WRITTEN PROBLEM 1:
Copy the passage about choosing a fengshui master word for word, everything from "In fact, for" down to "matter at all.".

EXCERPT TO READ:

• • •

As Featured On Ezine Articles

Lately a reader and also a friend of mine emailed me asking for advice on choosing a credible and reliable fengshui master.

Fengshui master, in our Chinese culture, helps to choose auspicious dates based on the wedding couples and their parents birthdates, birth years and Eastern zodiac signs.

In some families, choosing the right date is a life-and-death issue and even if it may fall on some weekdays, some families will go ahead as planned even though it may cause inconvenience to others relatives and friends who are working.

Beside choosing dates, the fengshui master will set aside auspicious timings when the groom has to fetch the bride, when the bride has to return home and when the tea-ceremony has to start.

There are many practices to follow for the believers.

I have heard that for Teochew, the groom has to leave the house at 4am in the morning so that he can fetch the bride at 5am. I think it is quite crazy.

Again it is a custom to the Teochew which must be followed and I respect that.

In fact, for me, I don’t really believe such beliefs.

There are two main reasons that wedding couples seek the advice from fengshui masters.

One of them is the wedding couples truly believe in it.

The other reason is to satisfy the mothers and to stop the constant nagging from them.

Nagging from mothers could be more potent than any other forms of stressor.

For us, we did this so that my mother-in-law can be convinced that the date we choose is the “right” one.

Surprisingly, the fengshui master we consulted advised us that the dates do not really matter at all.

• • •

WRITTEN PROBLEM 2:
Output the rows below as a Markdown table with the columns Row and Line, covering everything from the line containing "How far is (35,53)" down to the last line of the rows, both ends included. Give each line its row number and leave out blank lines.

• • •

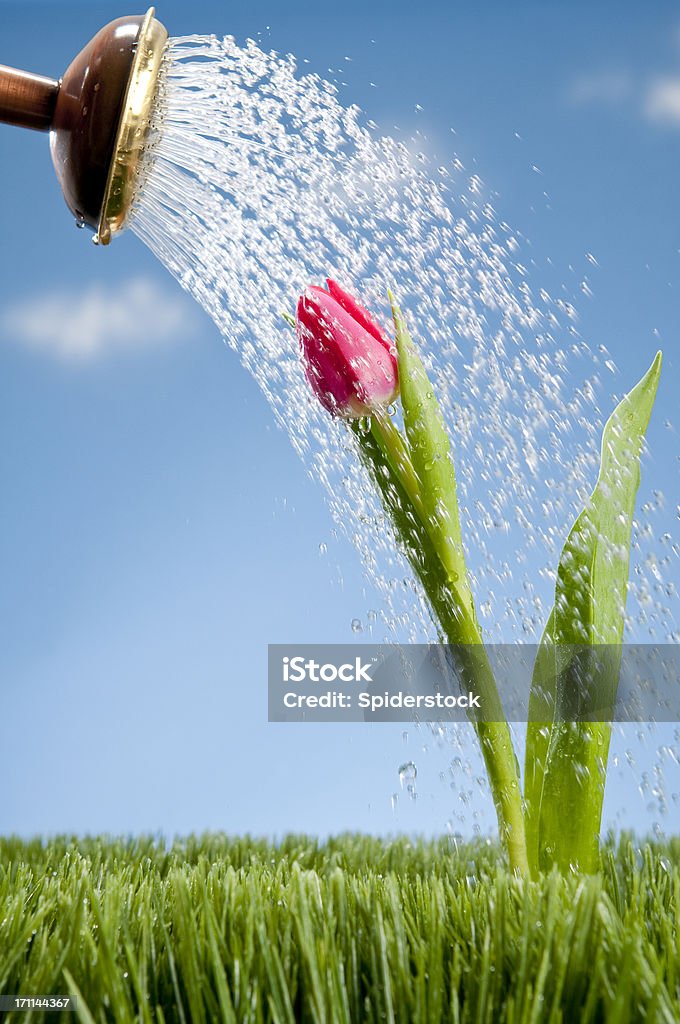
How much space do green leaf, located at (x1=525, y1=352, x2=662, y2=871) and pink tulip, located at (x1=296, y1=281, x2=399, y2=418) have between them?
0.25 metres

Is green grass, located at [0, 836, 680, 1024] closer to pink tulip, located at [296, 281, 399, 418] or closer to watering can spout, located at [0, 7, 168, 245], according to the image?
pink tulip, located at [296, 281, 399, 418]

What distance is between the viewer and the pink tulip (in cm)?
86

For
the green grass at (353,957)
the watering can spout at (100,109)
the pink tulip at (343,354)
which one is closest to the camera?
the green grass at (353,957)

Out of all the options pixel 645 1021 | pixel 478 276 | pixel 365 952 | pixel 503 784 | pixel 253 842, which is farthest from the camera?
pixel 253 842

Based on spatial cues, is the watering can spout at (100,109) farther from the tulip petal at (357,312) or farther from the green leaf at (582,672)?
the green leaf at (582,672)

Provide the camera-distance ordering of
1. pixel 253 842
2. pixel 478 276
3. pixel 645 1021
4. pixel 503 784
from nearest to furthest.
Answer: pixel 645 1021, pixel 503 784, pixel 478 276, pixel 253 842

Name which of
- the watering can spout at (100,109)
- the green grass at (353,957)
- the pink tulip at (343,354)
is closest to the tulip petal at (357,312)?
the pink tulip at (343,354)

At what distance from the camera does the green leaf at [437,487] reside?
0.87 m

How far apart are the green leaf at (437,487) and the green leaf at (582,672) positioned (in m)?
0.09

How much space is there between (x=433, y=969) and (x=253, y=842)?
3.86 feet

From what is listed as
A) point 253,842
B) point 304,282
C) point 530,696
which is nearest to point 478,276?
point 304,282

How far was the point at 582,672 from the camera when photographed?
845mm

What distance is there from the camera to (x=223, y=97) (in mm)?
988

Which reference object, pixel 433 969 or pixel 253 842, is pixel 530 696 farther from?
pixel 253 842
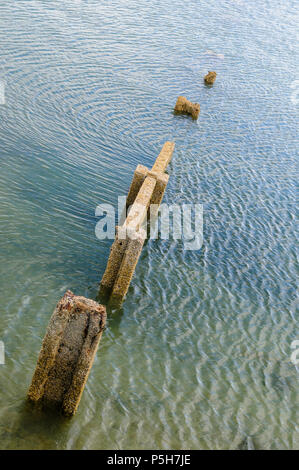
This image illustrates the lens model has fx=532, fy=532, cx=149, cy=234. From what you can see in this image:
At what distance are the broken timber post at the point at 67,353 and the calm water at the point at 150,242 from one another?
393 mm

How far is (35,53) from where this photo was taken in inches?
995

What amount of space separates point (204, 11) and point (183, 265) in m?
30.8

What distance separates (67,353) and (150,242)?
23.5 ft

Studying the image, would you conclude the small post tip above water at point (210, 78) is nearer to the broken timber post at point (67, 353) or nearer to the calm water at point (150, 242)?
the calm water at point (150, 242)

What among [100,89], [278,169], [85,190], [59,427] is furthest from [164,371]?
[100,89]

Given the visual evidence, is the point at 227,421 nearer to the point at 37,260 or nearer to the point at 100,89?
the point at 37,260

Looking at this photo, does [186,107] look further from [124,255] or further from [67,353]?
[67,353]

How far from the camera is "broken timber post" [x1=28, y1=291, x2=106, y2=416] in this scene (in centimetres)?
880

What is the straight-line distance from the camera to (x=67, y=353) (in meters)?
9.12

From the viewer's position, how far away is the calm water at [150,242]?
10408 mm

• • •

RESPONSE 1:
In fact, for me, I don’t really believe such beliefs.

There are two main reasons that wedding couples seek the advice from fengshui masters.

One of them is the wedding couples truly believe in it.

The other reason is to satisfy the mothers and to stop the constant nagging from them.

Nagging from mothers could be more potent than any other forms of stressor.

For us, we did this so that my mother-in-law can be convinced that the date we choose is the “right” one.

Surprisingly, the fengshui master we consulted advised us that the dates do not really matter at all.

RESPONSE 2:
| Row | Line |
|---|---|
| 1 | How far is (35,53) from where this photo was taken in inches? |
| 2 | 995 |
| 3 | What amount of space separates point (204, 11) and point (183, 265) in m? |
| 4 | 30.8 |
| 5 | What distance separates (67,353) and (150,242)? |
| 6 | 23.5 ft |
| 7 | Studying the image, would you conclude the small post tip above water at point (210, 78) is nearer to the broken timber post at point (67, 353) or nearer to the calm water at point (150, 242)? |
| 8 | the calm water at point (150, 242) |
| 9 | What among [100,89], [278,169], [85,190], [59,427] is furthest from [164,371]? |
| 10 | [100,89] |
| 11 | Given the visual evidence, is the point at 227,421 nearer to the point at 37,260 or nearer to the point at 100,89? |
| 12 | the point at 37,260 |
| 13 | Looking at this photo, does [186,107] look further from [124,255] or further from [67,353]? |
| 14 | [67,353] |
| 15 | How far from the camera is "broken timber post" [x1=28, y1=291, x2=106, y2=416] in this scene (in centimetres)? |
| 16 | 880 |
| 17 | What is the straight-line distance from the camera to (x=67, y=353) (in meters)? |
| 18 | 9.12 |
| 19 | From the viewer's position, how far away is the calm water at [150,242]? |
| 20 | 10408 mm |